Dalit Camera, a popular YouTube channel dedicated to India's Dalits (formerly untouchables), has become a rallying point for the community, reports Vanya Mehta.
"I believe that the protests in Delhi over the gang rape of a student have no other political significance than a mere middle class fury," feminist and Dalit activist Rekha Raj says, standing with a microphone in the city of Kottayam in the southern state of Kerala.
Men riding motorcycles slow down to hear her speak as a barrage of traffic noise competes against her voice.
Ms Raj is talking on Dalit Camera about the significance of the protests and media outcry that followed the gang rape of a middle class 23-year-old medical student in Delhi in December 2012.
In the traditional Hindu caste system, Dalits are considered the lowest and poorest. They make up 16% of India's population and are often forced into low-paying, undesirable occupations. And despite affirmative action programmes, they continue to face discrimination.
Dalit Camera is an attempt at a historical documentation of the realities of life in India "through the eyes of the untouchable".
It was founded by Bathran Ravichandran, a doctoral student of English at the English and Foreign Languages University (EFLU) in Hyderabad, the state capital of Andhra Pradesh.
The two-year-old channel run by 23-member team equipped with four video cameras boasts some 1,400 subscribers. Some of its videos have been viewed more than 50,000 times.
Mr Ravichandran comes from the "manual scavenging" caste, those who remove human excrement from toilets which do not have the modern flush system.
He was the first from his caste in his district in Tamil Nadu in southern India to receive higher education. He says he began recording video footage of atrocities against Dalits after 20 students attacked him on the university campus.
"The incident really changed my life," Mr Ravichandran said.
He says Dalit movements and atrocities against them did not receive any exposure in the mainstream media, so through Dalit Camera he decided to "give them a voice on the internet".
Recently, they released a series of videos where Dalit women or activists were seen discussing the reaction to the Delhi gang rape and its significance for lower-caste women.
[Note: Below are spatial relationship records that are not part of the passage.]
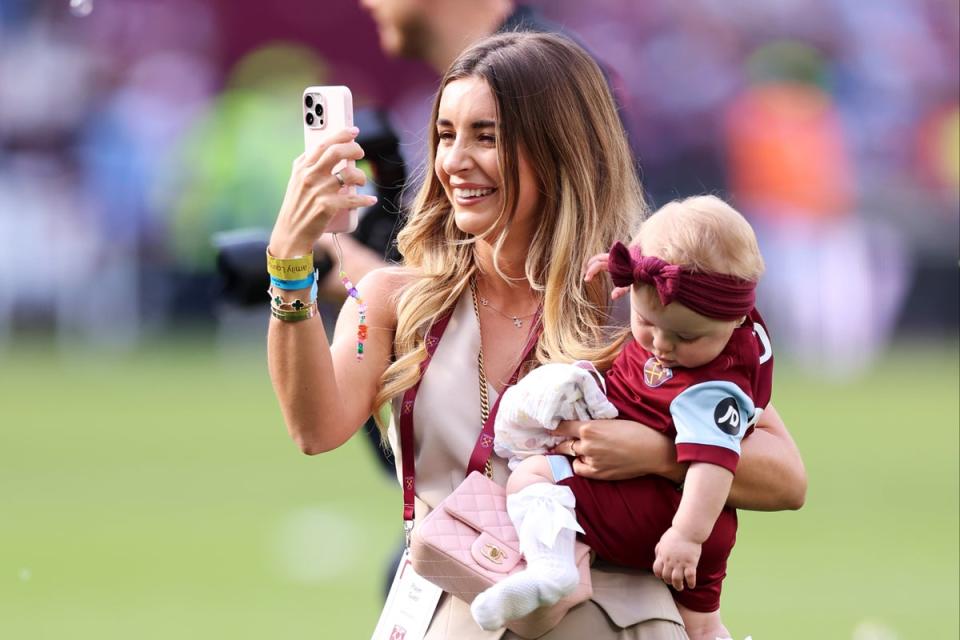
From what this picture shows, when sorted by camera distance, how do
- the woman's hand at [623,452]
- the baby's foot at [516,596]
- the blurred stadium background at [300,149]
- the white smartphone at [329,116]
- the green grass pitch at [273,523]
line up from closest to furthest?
the baby's foot at [516,596], the woman's hand at [623,452], the white smartphone at [329,116], the green grass pitch at [273,523], the blurred stadium background at [300,149]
Some of these activists allege that upper-caste landowning men, who employ lower-caste women in farming, are often the perpetrators of high levels of sexual violence. These women do not have the facility to speak out and, therefore, the incidents are unrecorded in the media.
Others believe the problem of safety for women in India transcends caste and class.
Women's and children's rights activist Linkan Subudhi mobilised her friends to speak out on Dalit Camera against the state of life for women in India after the Delhi gang rape.
"Caste is not a reason for being raped. Any woman is now unsafe," she said.
Dalit Camera provides information not only on the plight of the lower-caste women, but also takes up other controversial issues, says K Satyanarayan, professor of Dalit studies at EFLU.
The channel has carried videos of activist-writer Arundhati Roy, Dalit music, and a southern Indian soft-porn actress talking about male dominance in the film industry.
Past attempts to give a voice to the Dalit community did not see the same kind of success.
In 1997, Punitha Pandiyan founded a newspaper called Dalit Masura in Tamil Nadu, but the paper struggles to stay in circulation, as often shop owners refuse to sell it because they do not want to associate with the Dalit struggle.
But since its launch in 2011, the YouTube channel has begun to gain traction outside of Andhra Pradesh. It has already gained popularity in Kerala and West Bengal and is also harnessing a small but growing following in others states as well as internationally, says Prof Satyanarayan.
"Dalit Camera has become mainstream. It has had a reach I could not have imagined," he says.